[TASK STATEMENT]
Go to the line in the entries below that holds "Alison Hedger: Rejoice!" and repeat exactly from there through the line that holds "AXIS BANK CUSTOMER CARE", inclusive.

[DATA SUPPLIED]
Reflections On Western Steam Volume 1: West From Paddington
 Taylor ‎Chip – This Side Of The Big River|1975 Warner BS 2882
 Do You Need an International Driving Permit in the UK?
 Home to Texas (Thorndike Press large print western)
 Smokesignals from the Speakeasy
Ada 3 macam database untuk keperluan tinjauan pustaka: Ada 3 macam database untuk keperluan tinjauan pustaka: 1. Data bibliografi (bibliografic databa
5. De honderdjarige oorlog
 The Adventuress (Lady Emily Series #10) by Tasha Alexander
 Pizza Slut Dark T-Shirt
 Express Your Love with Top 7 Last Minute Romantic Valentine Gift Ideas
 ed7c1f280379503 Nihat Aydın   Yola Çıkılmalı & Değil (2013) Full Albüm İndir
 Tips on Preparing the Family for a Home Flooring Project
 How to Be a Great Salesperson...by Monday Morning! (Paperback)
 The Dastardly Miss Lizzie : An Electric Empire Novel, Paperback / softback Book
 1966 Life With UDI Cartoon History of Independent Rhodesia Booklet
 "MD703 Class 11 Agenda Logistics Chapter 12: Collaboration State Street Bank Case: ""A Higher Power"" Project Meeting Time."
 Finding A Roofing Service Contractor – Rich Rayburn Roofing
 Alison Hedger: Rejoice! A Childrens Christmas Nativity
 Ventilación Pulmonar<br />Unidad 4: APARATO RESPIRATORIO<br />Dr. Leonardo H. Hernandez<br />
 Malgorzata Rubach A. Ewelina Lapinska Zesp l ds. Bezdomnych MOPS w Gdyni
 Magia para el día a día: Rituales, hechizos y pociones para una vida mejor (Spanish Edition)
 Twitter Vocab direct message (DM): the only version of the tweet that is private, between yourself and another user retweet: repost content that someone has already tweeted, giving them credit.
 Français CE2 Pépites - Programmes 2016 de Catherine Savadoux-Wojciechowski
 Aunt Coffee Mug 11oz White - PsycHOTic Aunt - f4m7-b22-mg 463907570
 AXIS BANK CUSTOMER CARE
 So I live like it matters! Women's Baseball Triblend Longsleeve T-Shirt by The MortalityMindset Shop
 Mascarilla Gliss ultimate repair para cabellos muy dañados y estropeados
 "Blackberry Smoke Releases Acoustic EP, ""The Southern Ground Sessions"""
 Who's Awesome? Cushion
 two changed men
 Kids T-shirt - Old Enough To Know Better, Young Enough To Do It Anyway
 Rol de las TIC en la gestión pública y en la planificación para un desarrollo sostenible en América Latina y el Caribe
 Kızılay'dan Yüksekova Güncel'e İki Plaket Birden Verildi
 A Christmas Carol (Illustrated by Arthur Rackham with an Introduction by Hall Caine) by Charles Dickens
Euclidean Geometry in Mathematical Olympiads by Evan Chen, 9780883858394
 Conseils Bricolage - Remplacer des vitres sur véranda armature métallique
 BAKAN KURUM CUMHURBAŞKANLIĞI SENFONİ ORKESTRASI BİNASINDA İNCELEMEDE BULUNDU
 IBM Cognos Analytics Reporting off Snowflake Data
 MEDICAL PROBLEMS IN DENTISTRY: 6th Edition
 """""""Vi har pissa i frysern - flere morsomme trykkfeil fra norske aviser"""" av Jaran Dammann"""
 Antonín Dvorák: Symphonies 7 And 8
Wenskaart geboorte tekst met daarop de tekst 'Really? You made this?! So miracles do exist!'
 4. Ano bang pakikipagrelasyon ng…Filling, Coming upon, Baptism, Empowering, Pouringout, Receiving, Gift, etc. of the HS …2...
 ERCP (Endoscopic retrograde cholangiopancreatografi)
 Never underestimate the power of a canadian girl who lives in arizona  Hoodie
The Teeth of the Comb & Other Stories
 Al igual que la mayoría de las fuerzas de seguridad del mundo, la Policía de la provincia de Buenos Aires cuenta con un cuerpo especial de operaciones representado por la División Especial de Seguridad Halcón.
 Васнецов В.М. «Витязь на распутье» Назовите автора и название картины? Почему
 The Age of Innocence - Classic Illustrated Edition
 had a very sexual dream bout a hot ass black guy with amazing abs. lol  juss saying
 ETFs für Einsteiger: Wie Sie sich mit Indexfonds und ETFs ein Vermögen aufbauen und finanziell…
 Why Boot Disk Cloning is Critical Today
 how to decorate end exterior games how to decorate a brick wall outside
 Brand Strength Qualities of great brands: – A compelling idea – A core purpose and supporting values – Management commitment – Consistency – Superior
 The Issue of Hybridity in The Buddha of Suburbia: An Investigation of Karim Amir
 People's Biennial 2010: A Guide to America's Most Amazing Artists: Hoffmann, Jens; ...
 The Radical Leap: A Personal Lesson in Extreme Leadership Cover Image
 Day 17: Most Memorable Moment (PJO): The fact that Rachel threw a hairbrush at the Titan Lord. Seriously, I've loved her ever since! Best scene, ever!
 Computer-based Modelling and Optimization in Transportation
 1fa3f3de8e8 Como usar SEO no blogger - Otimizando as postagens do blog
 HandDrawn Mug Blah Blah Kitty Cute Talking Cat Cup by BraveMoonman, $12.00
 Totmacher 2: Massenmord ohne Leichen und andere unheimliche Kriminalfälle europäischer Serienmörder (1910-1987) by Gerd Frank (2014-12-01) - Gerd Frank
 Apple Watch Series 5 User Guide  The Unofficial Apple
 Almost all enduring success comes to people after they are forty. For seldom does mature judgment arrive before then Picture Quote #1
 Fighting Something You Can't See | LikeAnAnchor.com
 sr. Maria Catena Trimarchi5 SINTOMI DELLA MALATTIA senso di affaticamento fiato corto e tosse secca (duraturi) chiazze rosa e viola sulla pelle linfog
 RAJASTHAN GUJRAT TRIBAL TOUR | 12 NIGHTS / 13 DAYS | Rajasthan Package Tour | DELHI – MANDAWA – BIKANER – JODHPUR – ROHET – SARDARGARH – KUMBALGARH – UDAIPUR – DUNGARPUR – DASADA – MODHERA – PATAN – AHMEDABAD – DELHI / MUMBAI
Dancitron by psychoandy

[ANSWER BELOW]
 Alison Hedger: Rejoice! A Childrens Christmas Nativity
 Ventilación Pulmonar<br />Unidad 4: APARATO RESPIRATORIO<br />Dr. Leonardo H. Hernandez<br />
 Malgorzata Rubach A. Ewelina Lapinska Zesp l ds. Bezdomnych MOPS w Gdyni
 Magia para el día a día: Rituales, hechizos y pociones para una vida mejor (Spanish Edition)
 Twitter Vocab direct message (DM): the only version of the tweet that is private, between yourself and another user retweet: repost content that someone has already tweeted, giving them credit.
 Français CE2 Pépites - Programmes 2016 de Catherine Savadoux-Wojciechowski
 Aunt Coffee Mug 11oz White - PsycHOTic Aunt - f4m7-b22-mg 463907570
 AXIS BANK CUSTOMER CARE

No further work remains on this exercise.